When applied to the face, Blumenfeld’s shadow play becomes even more extreme. A portrait of the photographer Cecil Beaton casts his entire face in darkness save a tiny sliver of eye and cheek, making his stare all the more mysterious, and Blumenfeld used a less bold version of the same technique in one of his self-portraits, allowing much of the right side of his own face to recede to black. When working with female models, he employed these same shadow ideas, but then brashly solarized the prints, creating eerie inversions of tonality. In these images, it’s almost as if the faces are melting away or dissolving, the surreal tweaks creating dissonant tears in the overriding mood of elegance.

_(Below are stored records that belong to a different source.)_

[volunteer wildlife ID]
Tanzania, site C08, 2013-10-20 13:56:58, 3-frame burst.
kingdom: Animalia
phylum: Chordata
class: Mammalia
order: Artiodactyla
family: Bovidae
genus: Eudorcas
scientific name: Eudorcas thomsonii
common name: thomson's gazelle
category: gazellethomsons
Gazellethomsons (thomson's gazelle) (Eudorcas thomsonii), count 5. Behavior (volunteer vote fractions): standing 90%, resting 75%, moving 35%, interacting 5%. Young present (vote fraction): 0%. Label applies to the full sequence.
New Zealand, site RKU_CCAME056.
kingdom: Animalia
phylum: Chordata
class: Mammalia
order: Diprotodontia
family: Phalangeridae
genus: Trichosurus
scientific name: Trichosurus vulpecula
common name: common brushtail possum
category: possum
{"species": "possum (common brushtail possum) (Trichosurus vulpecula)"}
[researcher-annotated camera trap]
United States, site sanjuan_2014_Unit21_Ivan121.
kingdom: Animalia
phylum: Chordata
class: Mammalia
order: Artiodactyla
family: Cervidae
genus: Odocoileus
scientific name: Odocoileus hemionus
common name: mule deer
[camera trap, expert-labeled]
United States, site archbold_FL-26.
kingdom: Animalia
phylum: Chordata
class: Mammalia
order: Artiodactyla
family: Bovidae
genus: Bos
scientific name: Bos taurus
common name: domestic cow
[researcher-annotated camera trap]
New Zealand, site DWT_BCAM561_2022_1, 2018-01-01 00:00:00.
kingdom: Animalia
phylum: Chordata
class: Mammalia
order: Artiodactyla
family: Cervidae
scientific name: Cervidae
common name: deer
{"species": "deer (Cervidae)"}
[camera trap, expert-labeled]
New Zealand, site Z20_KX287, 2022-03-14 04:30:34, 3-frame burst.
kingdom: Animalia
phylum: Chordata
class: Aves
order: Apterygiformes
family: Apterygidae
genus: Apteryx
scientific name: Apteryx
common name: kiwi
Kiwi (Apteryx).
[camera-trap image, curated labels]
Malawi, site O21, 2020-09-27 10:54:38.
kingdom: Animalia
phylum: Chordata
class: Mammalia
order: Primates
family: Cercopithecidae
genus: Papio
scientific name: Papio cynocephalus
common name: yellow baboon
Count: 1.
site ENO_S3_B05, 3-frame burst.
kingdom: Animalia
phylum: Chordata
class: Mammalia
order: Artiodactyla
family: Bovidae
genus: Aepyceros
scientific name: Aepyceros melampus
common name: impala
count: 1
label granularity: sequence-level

Blumenfeld was also happy to introduce mirrors and multiple exposure effects, thereby turning one model into two, three, or more. An up close mirror seems to create a glamorous two headed body surrounded by gauzy drapery, a standing nude appears to become a carefully rotated simultaneous group of three, and an outline jitters into multiple silhouettes that disappear into each other, and in each case, Blumenfeld extends the nude into unexpected aesthetic terrain.
Even more illusionistic examples merge a lying nude and bright sky (via double exposure or negative combination), turning the body into the undulating horizon of a landscape, or isolate the hair of a sitter amid a cascade of drapery, making the image into a meticulous texture study. And these ideas then leads us full circle back to the drapery and cloth, where a wet veil changes the expected texture of skin, and gathered cloth interrupts our ability to see a face or creates the appearance of wings behind a windswept model.
The restlessness of Blumenfeld’s experimentation, and his willingness to blend avant-garde techniques with overt glamour, is the location of his ongoing relevance, especially to contemporary audiences – we don’t get the over-the-top risk taking of today’s fashion photography without first absorbing Blumenfeld’s many lessons. As these pictures attest, he was never satisfied with following the rules, and instead built his artistic career around actively subverting conventional pictorial structures. He was consistently able to pull sublime elegance out from a swirl of unsettling strangeness, and it is that intentional edge of friction that gives his best pictures their enduring vitality and freshness.
Collector’s POV: The works in this show are priced between $25000 and $65000, with several additional works already sold. Blumenfeld’s photographs are often available in the secondary markets, with recent prices at auction ranging from $2000 to $112000.